The log cabin that houses the museum was built to replicate a depression-era Civilian Conservation Corps (CCC) cabin in Albany, Georgia. The original cabin had been used since the 1950’s by the Georgia Forestry Commission as a residence, and then as an office. Plans to move the original cabin to Macon were shelved when it was discovered that termites had destroyed too much of the structure. Some of the wormy chestnut lumber, however, was salvaged, and is now a part of the museum’s framing, sub-flooring and porch roof. Most of the fixtures were also salvaged and are still in use in the museum. The logs used to build the cabin were grown in Baldwin Forest (Bartram Forest), which is managed by the Georgia Forestry Commission and located in Milledgeville, Georgia. Construction labor for the cabin was provided by Georgia Forestry Commission personnel. A group of individuals, public entities, and private corporations provided a variety of contributions to the museum, and a plaque with their names and contributions can be found at the museum’s entrance
Trees can be considered timekeepers of history. A crosscut of a bald cypress welcomes visitors as they enter the building. Scientists at the University of Georgia estimate the bald cypress began sprouting in 1444, before Christopher Columbus made his historic landing on American soil. That would have made it 520 years old when it was cut in 1964 in McIntosh County, Georgia!
The museum houses several unique dioramas built by Georgia Forestry Commission Forester Louie Deaton. Each diorama is intricately constructed and the details are impressive. Dioramas include a logging town, nursery operations, low hazard versus high hazard forest management, and a harvesting operation.
The Georgia Forestry Commission is responsible for all wildfire protection in the state of Georgia. GFC rangers have the equipment and training needed to fight even the toughest wildfires.
Near the front of the museum, visitors are welcomed by a beautiful mural that represents wildland firefighting. This mural was painted by Monroe Gaines, a Georgia Forestry Commission Ranger. Wildland firefighting equipment such as a fire shelter, hand crew tools and more are on display, including a wooden replica of a firefighting truck carved by Ranger Crumley in the 1950’s.

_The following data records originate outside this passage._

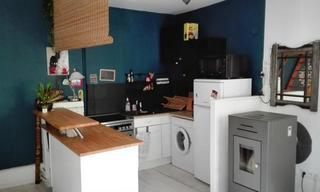 Achat appartement 2 pièces Mons-en-Barœul (59370) 123 750 €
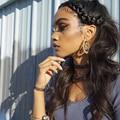 360 Кружева Фронтальная Парик Предварительно Сорвал 180% Полный Шнурок Человеческих Волос парики Для Чернокожих Женщин Бразильский Объемная Волна Фронта Шнурка Человеческих Волос парики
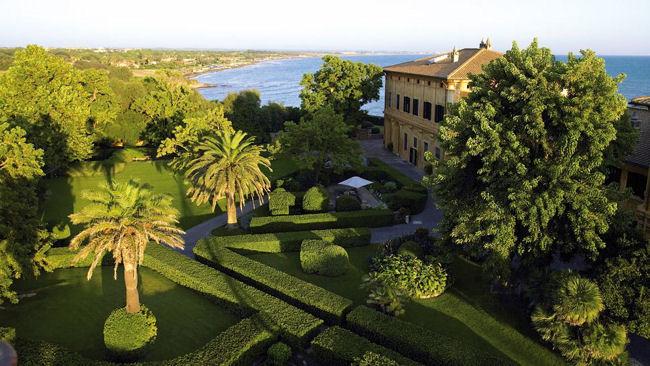 J paul getty 39 s italian villa opens as la posta vecchia hotel for La vecchia roma ristorante roma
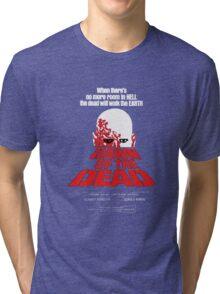 romero cult movie dawn of the  dead Tri-blend T-Shirt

There are several fire tower radios on display, including the first radio used by the Georgia Forestry Commission in 1935. Information about other forestry equipment is also featured.

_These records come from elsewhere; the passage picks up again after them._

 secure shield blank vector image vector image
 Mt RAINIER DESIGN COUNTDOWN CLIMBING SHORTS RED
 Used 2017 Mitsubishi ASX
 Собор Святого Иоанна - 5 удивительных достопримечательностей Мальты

Naval Stores & Forest Management
Pine sap was used predominantly in the 1930’s through the 1950’s to seal and waterproof naval ships, which is how the name “naval stores” came to be. A section of the museum is dedicated to naval stores and forest management practices. Visitors can explore different tools, techniques, and the history behind naval stores in this part of the museum.
Forest Use and Products
Different types of forest products are on display – from everyday products such as bath tissue, toothpaste and gum, to lumber, engineered wood, laminated board and a myriad of other products.